By that point, the Murphy’s have already fled the stage or, in the movie version, told Evan it’s time to leave. Bemoaning “All I ever do is run,” and longing for power to “step into the sun,” Evan goes home and tells his mom the truth he’s been running from the entire time: he didn’t fall from a tree last summer; he was feeling so miserable and alone that he let go. In “So BIG/SO SMALL” she takes both his hands, reviews their past trauma and her inadequacies, and assures him that she will always be there for him, no matter what, “when it all feels so big/ ‘Til it all feels so small.” Evan manages to recover.
But how? In the stage version, we see him for a final scene one year later and we can tell that he’s doing well. In the movie version, he goes online and tells the world to leave the Murphys alone – they don’t deserve hate; he was never friends with Connor Murphy and the “suicide note” was just a letter he wrote to himself. Then he goes to school where he is shunned by everyone and sits alone everyday in the cafeteria, reading Connor’s favourite books.

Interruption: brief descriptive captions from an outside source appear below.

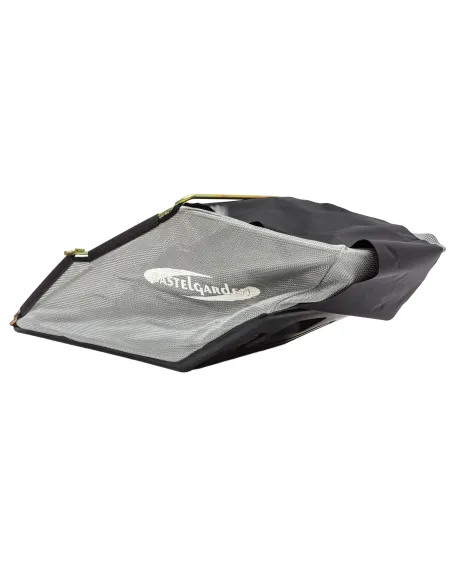 Kosiarka Spalinowa z Napędem CastelGarden B&S 750 Series 161cm3 2,7kW 51cm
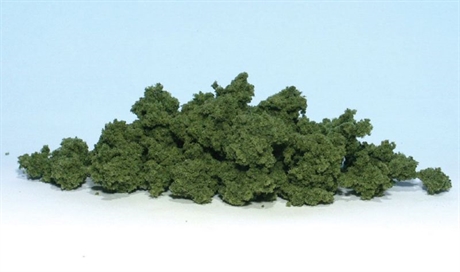 Clump Foliage mellangrön 900 ml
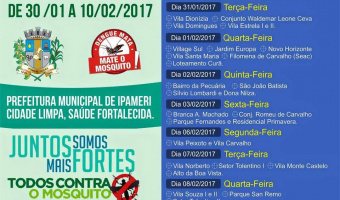 posea697987211549373152.jpg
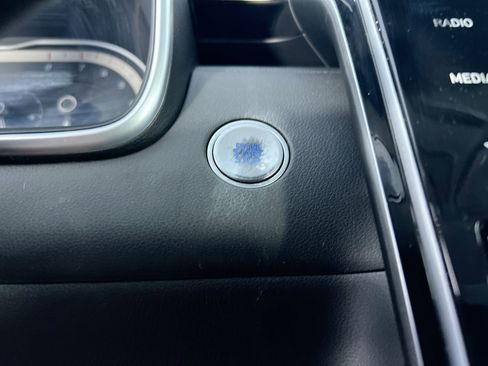 Used 2024 Hyundai Tucson SEL image 21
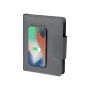 Bloc-notes multifonction Dambier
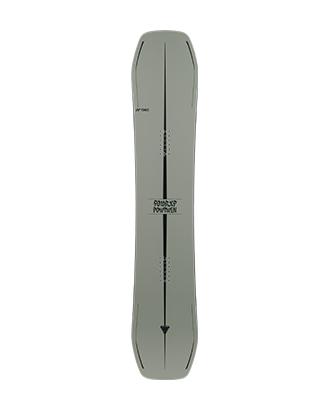 4XP POWTWIN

How does a boy who nearly killed himself because of loneliness at the beginning of the year find the strength to endure and grow while being actively shunned at the end of the year?
We’ve seen how. We’ve watched Evan change the stories he tells himself, from that he doesn’t matter to that everyone matters and he’s going to be part of helping those who think they don’t. We’ve watched him find the courage to face up to his own wrongs. And now we see him doing the quiet, incremental work that his self-respect demands, while writing his daily, hopeful letter to himself. It’s a powerful message that harkens back to another, lesser-known song, “TO BREAK IN A GLOVE” and it hits home especially well because of the contrast between his hopeless loneliness when the show opens to his peaceful and purposeful loneliness at the end. The way the songs work together with their recurring motif of falling in a forest is nothing short of brilliant.
So, after watching it for the first time, I told my kids, “Dear Evan Hansen is a near perfect musical.”
One of my daughters strongly disagreed: “It teaches you that when you mess up, everyone will turn their back on you except your mom.”
I started to argue with her, but I couldn’t. She’d made a really solid point.